• **Task objective**:
Write the lines below as a JSON list of strings, with one string for each line and no strings for blank lines.

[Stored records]
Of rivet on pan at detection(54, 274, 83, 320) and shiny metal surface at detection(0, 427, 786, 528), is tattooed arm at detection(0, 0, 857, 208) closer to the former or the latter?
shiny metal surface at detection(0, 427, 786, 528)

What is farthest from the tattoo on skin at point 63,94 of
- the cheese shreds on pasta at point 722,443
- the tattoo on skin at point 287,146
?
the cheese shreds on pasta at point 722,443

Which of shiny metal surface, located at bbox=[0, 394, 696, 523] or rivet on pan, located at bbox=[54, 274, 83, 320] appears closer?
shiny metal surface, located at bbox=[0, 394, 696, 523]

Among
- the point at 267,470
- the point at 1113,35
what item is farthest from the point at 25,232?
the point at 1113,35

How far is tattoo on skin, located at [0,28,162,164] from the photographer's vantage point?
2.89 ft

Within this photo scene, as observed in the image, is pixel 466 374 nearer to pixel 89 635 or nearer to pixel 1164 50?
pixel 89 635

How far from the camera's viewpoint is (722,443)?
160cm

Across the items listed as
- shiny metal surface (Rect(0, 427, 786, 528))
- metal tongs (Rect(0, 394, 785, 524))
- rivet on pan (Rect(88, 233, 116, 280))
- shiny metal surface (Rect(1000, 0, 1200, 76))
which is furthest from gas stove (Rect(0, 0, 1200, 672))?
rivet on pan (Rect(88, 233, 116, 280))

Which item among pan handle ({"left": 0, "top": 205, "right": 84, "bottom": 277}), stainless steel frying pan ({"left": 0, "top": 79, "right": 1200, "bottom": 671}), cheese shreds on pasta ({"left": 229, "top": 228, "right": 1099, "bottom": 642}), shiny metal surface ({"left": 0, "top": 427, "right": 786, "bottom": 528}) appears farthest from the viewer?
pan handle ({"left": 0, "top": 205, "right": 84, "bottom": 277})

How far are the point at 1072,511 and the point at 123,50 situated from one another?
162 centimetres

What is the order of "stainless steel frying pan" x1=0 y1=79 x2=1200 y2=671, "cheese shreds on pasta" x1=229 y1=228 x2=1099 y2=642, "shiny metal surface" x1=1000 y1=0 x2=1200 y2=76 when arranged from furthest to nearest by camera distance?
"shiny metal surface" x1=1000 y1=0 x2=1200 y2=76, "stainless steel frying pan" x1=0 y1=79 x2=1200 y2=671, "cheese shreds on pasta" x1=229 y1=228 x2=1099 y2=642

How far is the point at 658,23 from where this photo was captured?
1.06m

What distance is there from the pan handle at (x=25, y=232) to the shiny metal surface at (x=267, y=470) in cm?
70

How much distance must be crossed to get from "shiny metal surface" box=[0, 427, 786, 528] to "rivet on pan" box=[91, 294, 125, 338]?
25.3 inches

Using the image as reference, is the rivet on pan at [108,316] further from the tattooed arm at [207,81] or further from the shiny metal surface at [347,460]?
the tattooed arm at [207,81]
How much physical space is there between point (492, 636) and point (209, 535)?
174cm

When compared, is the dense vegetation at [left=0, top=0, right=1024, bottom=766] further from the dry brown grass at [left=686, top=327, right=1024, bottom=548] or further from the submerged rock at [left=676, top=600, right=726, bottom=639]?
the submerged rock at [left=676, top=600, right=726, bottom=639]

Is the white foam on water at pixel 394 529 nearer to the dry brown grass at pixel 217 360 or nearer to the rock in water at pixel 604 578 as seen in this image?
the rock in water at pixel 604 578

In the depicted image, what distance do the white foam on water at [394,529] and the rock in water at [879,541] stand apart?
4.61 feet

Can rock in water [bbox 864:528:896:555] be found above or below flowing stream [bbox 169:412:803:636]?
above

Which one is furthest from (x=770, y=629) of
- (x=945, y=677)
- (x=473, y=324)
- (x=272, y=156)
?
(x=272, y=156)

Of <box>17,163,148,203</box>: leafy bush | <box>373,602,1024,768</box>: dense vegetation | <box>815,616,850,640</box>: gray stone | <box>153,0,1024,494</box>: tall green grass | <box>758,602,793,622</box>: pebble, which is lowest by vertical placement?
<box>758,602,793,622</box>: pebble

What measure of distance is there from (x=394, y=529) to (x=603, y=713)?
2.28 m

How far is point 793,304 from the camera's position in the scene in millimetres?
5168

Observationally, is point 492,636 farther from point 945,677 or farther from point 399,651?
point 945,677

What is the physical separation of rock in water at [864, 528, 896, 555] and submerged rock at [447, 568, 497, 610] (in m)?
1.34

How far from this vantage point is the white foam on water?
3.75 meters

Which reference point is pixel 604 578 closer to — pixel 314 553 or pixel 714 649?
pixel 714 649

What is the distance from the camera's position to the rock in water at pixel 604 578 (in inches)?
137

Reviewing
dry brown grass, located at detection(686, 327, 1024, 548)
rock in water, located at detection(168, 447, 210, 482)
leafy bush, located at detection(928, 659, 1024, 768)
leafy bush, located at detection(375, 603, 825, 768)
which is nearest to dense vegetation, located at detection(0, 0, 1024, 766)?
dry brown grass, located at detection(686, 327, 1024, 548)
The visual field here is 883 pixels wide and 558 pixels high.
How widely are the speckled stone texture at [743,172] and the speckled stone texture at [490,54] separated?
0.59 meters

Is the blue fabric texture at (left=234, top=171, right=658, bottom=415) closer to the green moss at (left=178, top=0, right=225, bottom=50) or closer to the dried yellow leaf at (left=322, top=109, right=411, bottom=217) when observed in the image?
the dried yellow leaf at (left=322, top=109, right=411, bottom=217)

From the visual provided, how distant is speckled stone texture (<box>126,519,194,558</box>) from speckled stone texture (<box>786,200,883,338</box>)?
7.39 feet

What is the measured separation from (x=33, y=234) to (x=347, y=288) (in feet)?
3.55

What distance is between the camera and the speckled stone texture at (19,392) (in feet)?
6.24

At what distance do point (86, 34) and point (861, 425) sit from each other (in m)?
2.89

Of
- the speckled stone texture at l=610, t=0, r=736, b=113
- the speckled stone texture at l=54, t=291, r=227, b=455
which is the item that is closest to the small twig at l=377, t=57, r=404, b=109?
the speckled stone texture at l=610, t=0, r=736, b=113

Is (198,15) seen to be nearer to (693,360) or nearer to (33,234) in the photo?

• **Exercise response**:
[
  "Of rivet on pan at detection(54, 274, 83, 320) and shiny metal surface at detection(0, 427, 786, 528), is tattooed arm at detection(0, 0, 857, 208) closer to the former or the latter?",
  "shiny metal surface at detection(0, 427, 786, 528)",
  "What is farthest from the tattoo on skin at point 63,94 of",
  "- the cheese shreds on pasta at point 722,443",
  "- the tattoo on skin at point 287,146",
  "?",
  "the cheese shreds on pasta at point 722,443",
  "Which of shiny metal surface, located at bbox=[0, 394, 696, 523] or rivet on pan, located at bbox=[54, 274, 83, 320] appears closer?",
  "shiny metal surface, located at bbox=[0, 394, 696, 523]",
  "Among",
  "- the point at 267,470",
  "- the point at 1113,35",
  "what item is farthest from the point at 25,232?",
  "the point at 1113,35",
  "How far is tattoo on skin, located at [0,28,162,164] from the photographer's vantage point?",
  "2.89 ft",
  "Within this photo scene, as observed in the image, is pixel 466 374 nearer to pixel 89 635 or nearer to pixel 1164 50?",
  "pixel 89 635",
  "How far from the camera's viewpoint is (722,443)?",
  "160cm",
  "Across the items listed as",
  "- shiny metal surface (Rect(0, 427, 786, 528))",
  "- metal tongs (Rect(0, 394, 785, 524))",
  "- rivet on pan (Rect(88, 233, 116, 280))",
  "- shiny metal surface (Rect(1000, 0, 1200, 76))",
  "which is furthest from gas stove (Rect(0, 0, 1200, 672))?",
  "rivet on pan (Rect(88, 233, 116, 280))",
  "Which item among pan handle ({\"left\": 0, \"top\": 205, \"right\": 84, \"bottom\": 277}), stainless steel frying pan ({\"left\": 0, \"top\": 79, \"right\": 1200, \"bottom\": 671}), cheese shreds on pasta ({\"left\": 229, \"top\": 228, \"right\": 1099, \"bottom\": 642}), shiny metal surface ({\"left\": 0, \"top\": 427, \"right\": 786, \"bottom\": 528}) appears farthest from the viewer?",
  "pan handle ({\"left\": 0, \"top\": 205, \"right\": 84, \"bottom\": 277})",
  "How far are the point at 1072,511 and the point at 123,50 situated from one another?",
  "162 centimetres",
  "What is the order of \"stainless steel frying pan\" x1=0 y1=79 x2=1200 y2=671, \"cheese shreds on pasta\" x1=229 y1=228 x2=1099 y2=642, \"shiny metal surface\" x1=1000 y1=0 x2=1200 y2=76 when arranged from furthest to nearest by camera distance?",
  "\"shiny metal surface\" x1=1000 y1=0 x2=1200 y2=76, \"stainless steel frying pan\" x1=0 y1=79 x2=1200 y2=671, \"cheese shreds on pasta\" x1=229 y1=228 x2=1099 y2=642",
  "How far is the point at 658,23 from where this photo was captured?",
  "1.06m",
  "What distance is there from the pan handle at (x=25, y=232) to the shiny metal surface at (x=267, y=470) in cm?",
  "70",
  "How much distance must be crossed to get from \"shiny metal surface\" box=[0, 427, 786, 528] to \"rivet on pan\" box=[91, 294, 125, 338]?",
  "25.3 inches",
  "Using the image as reference, is the rivet on pan at [108,316] further from the tattooed arm at [207,81] or further from the shiny metal surface at [347,460]?",
  "the tattooed arm at [207,81]",
  "How much physical space is there between point (492, 636) and point (209, 535)?",
  "174cm",
  "When compared, is the dense vegetation at [left=0, top=0, right=1024, bottom=766] further from the dry brown grass at [left=686, top=327, right=1024, bottom=548] or further from the submerged rock at [left=676, top=600, right=726, bottom=639]?",
  "the submerged rock at [left=676, top=600, right=726, bottom=639]",
  "Is the white foam on water at pixel 394 529 nearer to the dry brown grass at pixel 217 360 or nearer to the rock in water at pixel 604 578 as seen in this image?",
  "the rock in water at pixel 604 578",
  "In the depicted image, what distance do the white foam on water at [394,529] and the rock in water at [879,541] stand apart?",
  "4.61 feet",
  "Can rock in water [bbox 864:528:896:555] be found above or below flowing stream [bbox 169:412:803:636]?",
  "above",
  "Which one is furthest from (x=770, y=629) of",
  "- (x=945, y=677)",
  "- (x=473, y=324)",
  "- (x=272, y=156)",
  "?",
  "(x=272, y=156)",
  "Of <box>17,163,148,203</box>: leafy bush | <box>373,602,1024,768</box>: dense vegetation | <box>815,616,850,640</box>: gray stone | <box>153,0,1024,494</box>: tall green grass | <box>758,602,793,622</box>: pebble, which is lowest by vertical placement?",
  "<box>758,602,793,622</box>: pebble",
  "What measure of distance is there from (x=394, y=529) to (x=603, y=713)?",
  "2.28 m",
  "How far is point 793,304 from the camera's position in the scene in millimetres?",
  "5168",
  "Observationally, is point 492,636 farther from point 945,677 or farther from point 399,651?",
  "point 945,677",
  "What is the physical separation of rock in water at [864, 528, 896, 555] and submerged rock at [447, 568, 497, 610] (in m)?",
  "1.34",
  "How far from this vantage point is the white foam on water?",
  "3.75 meters",
  "Which reference point is pixel 604 578 closer to — pixel 314 553 or pixel 714 649?",
  "pixel 714 649",
  "What is the distance from the camera's position to the rock in water at pixel 604 578 (in inches)?",
  "137",
  "Reviewing",
  "dry brown grass, located at detection(686, 327, 1024, 548)",
  "rock in water, located at detection(168, 447, 210, 482)",
  "leafy bush, located at detection(928, 659, 1024, 768)",
  "leafy bush, located at detection(375, 603, 825, 768)",
  "which is nearest to dense vegetation, located at detection(0, 0, 1024, 766)?",
  "dry brown grass, located at detection(686, 327, 1024, 548)",
  "The visual field here is 883 pixels wide and 558 pixels high.",
  "How widely are the speckled stone texture at [743,172] and the speckled stone texture at [490,54] separated?",
  "0.59 meters",
  "Is the blue fabric texture at (left=234, top=171, right=658, bottom=415) closer to the green moss at (left=178, top=0, right=225, bottom=50) or closer to the dried yellow leaf at (left=322, top=109, right=411, bottom=217) when observed in the image?",
  "the dried yellow leaf at (left=322, top=109, right=411, bottom=217)",
  "From the visual provided, how distant is speckled stone texture (<box>126,519,194,558</box>) from speckled stone texture (<box>786,200,883,338</box>)?",
  "7.39 feet",
  "What is the measured separation from (x=33, y=234) to (x=347, y=288) (in feet)?",
  "3.55",
  "What distance is between the camera and the speckled stone texture at (19,392) (in feet)?",
  "6.24",
  "At what distance do point (86, 34) and point (861, 425) sit from each other (in m)?",
  "2.89",
  "Of",
  "- the speckled stone texture at l=610, t=0, r=736, b=113",
  "- the speckled stone texture at l=54, t=291, r=227, b=455",
  "which is the item that is closest to the small twig at l=377, t=57, r=404, b=109?",
  "the speckled stone texture at l=610, t=0, r=736, b=113",
  "Is (198,15) seen to be nearer to (693,360) or nearer to (33,234) in the photo?"
]